Problem requirements — For every entry below, give an exact repeat and leave out the pictures.

Recorded information —
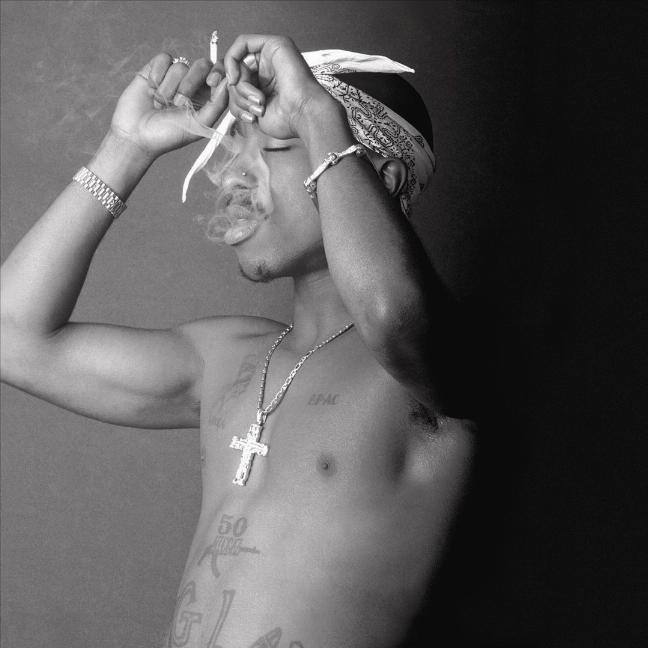 2Pac - Télécharger et écouter les albums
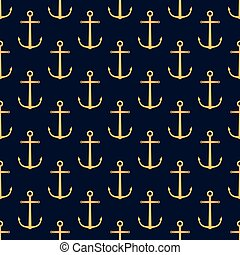 Seamless pattern with golden anchors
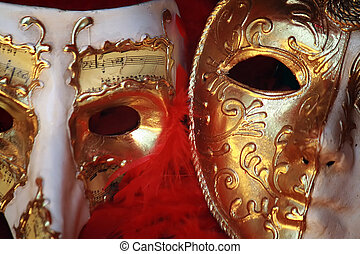 masked - Karnevalsmaske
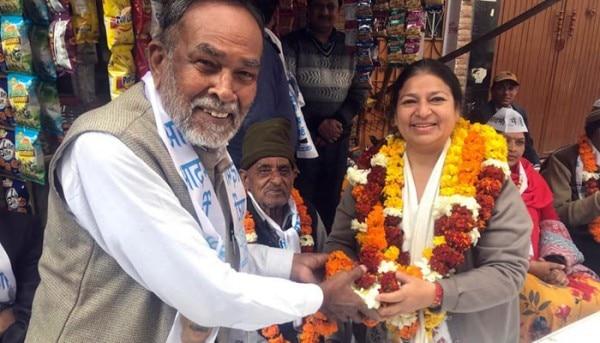 Bhavna Gaur 700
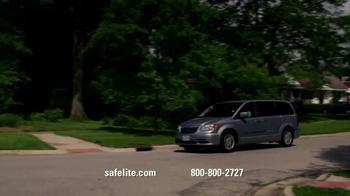 Safelite Auto Glass TV Spot, 'Dance Recital' - Thumbnail 10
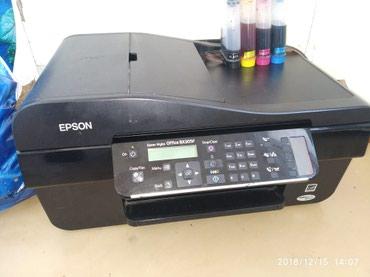Цветной принтер 4/1 Сканер копия печать факс Epson BX305F в Бишкек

Written solution —
 2Pac - Télécharger et écouter les albums
 Seamless pattern with golden anchors
 masked - Karnevalsmaske
 Bhavna Gaur 700
 Safelite Auto Glass TV Spot, 'Dance Recital' - Thumbnail 10
Цветной принтер 4/1 Сканер копия печать факс Epson BX305F в Бишкек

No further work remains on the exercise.